Lopez said the city would have wasted more money if it initially installed a citywide system. There were lessons from the process, such as the amount of power that the cameras use and how Durham’s layout can affect an outdoor wireless Internet system.
Lopez wished TelePort would have done more research regarding the city’s Internet use.
Darnell Washington, TelePort’s president and CEO, said the city should have done the same. The project didn’t work to its full potential because there wasn’t enough bandwidth -- the amount of data that can be transmitted in bits per second -- for the cameras, he said.
“We took the assumption that the bandwidth that was said to be available was correct,” Washington said. “Unfortunately, we should have checked, but the city should have known.”
Mayor Bill Bell thinks the pilot program was worth it because emergency operators have become an extra set of eyes for officers on the street. The six cameras that are fully operational are linked to Durham’s 911 center.
Bell, along with other city officials, was interested in such a system after observing Chicago’s surveillance program in 2006.
“There’s no question that it added another level of security for the area,” he said of Durham’s cameras. “Having those cameras that are working and plugging them to 911 has to be another level of eyes on the street we would not have had if the system wasn’t there.”
Installation of the cameras was supposed to take 50 days, with the test program starting in May 2007.
But city officials wanted the cameras on top of Duke Energy poles, which took months of court orders and negotiations. The utility company was against housing the cameras in containers that resembled transformers, so they were instead placed in bulletproof squares.
“This will make the entire project overt in nature and most likely will displace crime and not help us increase arrests,” said Jessie Burwell, one of the police department’s assistant chiefs, in June 2007 e-mail to city officials.
The cameras’ performance was erratic, and there were problems with officers viewing images.
“In my opinion, the camera system in its current configuration serves no purpose for law enforcement,” Officer R.C. Swartz wrote in a November 2007 e-mail message to Burwell. “The inability to see what is actually happening in the camera’s field of view in real time combined with the inability of the user to adjust the field of view in a timely manner makes the camera system useless for street crimes investigations.”

- [Exercise requirements]
(1) Copy the passage of the article on Durham's surveillance cameras that starts at "Darnell Washington, TelePort’s" and ends at "program in 2006.".
(2) According to the article on Durham's surveillance cameras, how long was installation of the cameras supposed to take?

- [Extracted material]

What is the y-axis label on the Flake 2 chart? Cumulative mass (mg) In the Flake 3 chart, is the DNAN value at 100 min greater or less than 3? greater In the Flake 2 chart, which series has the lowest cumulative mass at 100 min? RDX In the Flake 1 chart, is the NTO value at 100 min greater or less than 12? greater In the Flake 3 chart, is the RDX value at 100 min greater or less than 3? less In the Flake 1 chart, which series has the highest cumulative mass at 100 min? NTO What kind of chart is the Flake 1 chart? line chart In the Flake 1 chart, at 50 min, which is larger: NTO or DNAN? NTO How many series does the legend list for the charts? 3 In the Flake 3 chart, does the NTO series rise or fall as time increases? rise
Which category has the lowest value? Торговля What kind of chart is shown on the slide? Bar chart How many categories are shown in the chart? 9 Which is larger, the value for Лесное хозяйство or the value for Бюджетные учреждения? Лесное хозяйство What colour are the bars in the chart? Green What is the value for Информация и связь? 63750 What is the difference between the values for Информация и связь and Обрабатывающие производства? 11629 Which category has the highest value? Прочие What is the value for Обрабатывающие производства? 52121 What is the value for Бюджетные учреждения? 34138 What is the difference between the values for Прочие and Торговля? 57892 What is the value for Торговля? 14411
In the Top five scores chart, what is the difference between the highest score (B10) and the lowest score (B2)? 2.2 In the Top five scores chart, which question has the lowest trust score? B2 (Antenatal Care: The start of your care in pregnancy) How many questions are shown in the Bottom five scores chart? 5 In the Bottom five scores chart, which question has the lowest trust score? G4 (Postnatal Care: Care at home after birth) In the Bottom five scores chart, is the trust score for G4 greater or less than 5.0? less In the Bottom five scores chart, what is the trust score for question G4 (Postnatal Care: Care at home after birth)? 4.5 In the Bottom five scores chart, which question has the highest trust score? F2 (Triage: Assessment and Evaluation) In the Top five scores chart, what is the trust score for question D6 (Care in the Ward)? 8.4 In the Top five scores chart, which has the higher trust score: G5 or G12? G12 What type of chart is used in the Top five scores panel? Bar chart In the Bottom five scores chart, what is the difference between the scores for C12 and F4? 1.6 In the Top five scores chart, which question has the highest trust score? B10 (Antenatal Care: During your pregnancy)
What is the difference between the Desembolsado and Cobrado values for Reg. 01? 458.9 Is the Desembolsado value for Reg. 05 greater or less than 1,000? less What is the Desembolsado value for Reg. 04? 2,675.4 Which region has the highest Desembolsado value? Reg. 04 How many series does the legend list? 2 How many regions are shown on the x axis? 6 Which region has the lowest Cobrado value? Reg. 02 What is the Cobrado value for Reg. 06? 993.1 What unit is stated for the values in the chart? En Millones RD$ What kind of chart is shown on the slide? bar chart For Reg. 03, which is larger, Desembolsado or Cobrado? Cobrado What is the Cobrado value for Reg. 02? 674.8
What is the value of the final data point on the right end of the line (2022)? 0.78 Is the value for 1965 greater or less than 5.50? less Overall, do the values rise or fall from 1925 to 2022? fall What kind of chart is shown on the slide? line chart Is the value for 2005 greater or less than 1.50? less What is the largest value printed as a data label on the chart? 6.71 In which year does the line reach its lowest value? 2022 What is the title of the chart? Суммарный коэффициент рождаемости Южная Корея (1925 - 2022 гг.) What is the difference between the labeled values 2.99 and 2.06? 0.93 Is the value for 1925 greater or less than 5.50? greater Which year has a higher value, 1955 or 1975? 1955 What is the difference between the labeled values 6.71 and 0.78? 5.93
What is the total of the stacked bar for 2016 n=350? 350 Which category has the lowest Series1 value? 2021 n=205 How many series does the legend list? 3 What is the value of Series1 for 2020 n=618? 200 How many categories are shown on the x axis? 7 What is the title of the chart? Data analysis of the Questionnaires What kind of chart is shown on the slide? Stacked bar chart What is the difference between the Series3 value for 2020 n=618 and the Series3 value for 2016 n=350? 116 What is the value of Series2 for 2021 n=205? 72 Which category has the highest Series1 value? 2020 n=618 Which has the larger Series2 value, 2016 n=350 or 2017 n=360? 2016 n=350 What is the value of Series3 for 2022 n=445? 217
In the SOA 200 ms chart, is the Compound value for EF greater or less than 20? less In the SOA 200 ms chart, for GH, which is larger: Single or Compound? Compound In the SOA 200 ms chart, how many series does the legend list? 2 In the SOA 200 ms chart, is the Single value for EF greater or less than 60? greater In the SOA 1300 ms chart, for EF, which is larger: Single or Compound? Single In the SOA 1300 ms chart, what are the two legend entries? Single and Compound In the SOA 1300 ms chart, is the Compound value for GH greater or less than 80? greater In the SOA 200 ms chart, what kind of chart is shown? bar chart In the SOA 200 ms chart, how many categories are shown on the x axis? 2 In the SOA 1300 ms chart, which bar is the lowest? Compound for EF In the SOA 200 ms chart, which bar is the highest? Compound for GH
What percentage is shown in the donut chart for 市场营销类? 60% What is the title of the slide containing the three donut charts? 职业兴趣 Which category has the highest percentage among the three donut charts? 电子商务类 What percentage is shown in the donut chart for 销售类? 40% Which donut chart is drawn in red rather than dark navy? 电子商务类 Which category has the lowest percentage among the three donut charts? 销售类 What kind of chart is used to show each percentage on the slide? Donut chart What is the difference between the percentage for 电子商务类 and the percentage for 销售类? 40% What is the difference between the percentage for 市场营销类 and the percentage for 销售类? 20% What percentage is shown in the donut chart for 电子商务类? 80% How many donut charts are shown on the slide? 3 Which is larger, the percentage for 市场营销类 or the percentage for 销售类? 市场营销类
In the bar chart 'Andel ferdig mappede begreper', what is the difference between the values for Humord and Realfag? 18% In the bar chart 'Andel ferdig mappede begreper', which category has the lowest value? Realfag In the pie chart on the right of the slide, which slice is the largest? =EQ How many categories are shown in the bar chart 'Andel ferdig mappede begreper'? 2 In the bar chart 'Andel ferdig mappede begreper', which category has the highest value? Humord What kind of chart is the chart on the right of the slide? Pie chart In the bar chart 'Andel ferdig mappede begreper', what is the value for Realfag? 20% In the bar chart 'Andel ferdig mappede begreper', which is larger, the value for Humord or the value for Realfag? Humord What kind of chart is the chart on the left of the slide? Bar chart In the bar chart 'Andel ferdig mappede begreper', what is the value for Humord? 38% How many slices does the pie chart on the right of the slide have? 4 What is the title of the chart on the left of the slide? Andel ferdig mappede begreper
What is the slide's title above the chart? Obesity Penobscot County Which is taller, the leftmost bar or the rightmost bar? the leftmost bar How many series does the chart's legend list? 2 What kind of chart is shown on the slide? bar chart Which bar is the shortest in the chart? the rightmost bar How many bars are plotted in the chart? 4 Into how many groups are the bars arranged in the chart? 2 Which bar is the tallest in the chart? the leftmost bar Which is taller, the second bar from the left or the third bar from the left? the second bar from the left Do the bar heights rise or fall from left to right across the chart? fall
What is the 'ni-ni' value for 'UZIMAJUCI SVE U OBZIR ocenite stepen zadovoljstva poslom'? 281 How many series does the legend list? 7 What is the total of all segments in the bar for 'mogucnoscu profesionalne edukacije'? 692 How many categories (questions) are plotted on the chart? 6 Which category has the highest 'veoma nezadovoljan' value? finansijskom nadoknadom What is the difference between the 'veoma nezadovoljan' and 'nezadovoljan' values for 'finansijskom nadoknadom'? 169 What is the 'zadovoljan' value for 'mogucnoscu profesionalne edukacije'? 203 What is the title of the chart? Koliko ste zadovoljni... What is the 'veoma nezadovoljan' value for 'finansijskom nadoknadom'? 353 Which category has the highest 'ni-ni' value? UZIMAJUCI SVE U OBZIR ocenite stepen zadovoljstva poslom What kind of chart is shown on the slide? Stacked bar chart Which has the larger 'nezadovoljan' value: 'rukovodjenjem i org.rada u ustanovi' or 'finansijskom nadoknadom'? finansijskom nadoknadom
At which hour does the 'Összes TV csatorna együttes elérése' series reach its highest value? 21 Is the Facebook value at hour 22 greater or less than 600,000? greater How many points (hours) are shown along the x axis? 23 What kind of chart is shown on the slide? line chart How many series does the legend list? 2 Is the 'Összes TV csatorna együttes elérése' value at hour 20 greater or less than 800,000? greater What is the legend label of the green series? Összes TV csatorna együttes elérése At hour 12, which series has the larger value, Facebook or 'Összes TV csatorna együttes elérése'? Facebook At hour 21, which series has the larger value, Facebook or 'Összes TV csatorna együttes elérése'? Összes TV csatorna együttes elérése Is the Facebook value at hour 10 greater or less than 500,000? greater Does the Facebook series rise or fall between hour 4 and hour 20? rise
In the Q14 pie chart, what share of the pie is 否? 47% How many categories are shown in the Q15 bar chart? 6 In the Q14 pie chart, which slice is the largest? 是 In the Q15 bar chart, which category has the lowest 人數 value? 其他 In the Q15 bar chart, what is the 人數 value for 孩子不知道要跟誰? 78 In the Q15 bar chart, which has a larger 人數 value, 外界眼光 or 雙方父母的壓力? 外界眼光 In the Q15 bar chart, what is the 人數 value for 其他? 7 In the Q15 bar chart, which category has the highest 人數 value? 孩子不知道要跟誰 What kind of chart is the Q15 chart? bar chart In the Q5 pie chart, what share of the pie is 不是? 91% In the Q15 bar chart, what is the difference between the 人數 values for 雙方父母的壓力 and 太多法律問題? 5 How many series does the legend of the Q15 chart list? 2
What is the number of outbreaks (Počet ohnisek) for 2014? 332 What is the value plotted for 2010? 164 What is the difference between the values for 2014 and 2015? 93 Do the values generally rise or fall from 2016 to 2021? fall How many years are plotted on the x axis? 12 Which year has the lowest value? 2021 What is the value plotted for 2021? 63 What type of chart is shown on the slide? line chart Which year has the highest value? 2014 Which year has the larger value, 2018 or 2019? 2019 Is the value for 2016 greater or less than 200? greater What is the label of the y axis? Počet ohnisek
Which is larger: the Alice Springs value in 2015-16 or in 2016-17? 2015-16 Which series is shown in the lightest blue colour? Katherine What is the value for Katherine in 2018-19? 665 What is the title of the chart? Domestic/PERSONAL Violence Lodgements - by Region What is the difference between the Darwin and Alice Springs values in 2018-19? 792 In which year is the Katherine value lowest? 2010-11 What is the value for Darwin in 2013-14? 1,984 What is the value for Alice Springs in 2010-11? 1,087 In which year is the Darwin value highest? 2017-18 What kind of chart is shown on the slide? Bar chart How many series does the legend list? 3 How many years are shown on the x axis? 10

- [Responses by task]
(1)
Darnell Washington, TelePort’s president and CEO, said the city should have done the same. The project didn’t work to its full potential because there wasn’t enough bandwidth -- the amount of data that can be transmitted in bits per second -- for the cameras, he said.
“We took the assumption that the bandwidth that was said to be available was correct,” Washington said. “Unfortunately, we should have checked, but the city should have known.”
Mayor Bill Bell thinks the pilot program was worth it because emergency operators have become an extra set of eyes for officers on the street. The six cameras that are fully operational are linked to Durham’s 911 center.
Bell, along with other city officials, was interested in such a system after observing Chicago’s surveillance program in 2006.

(2) 50 days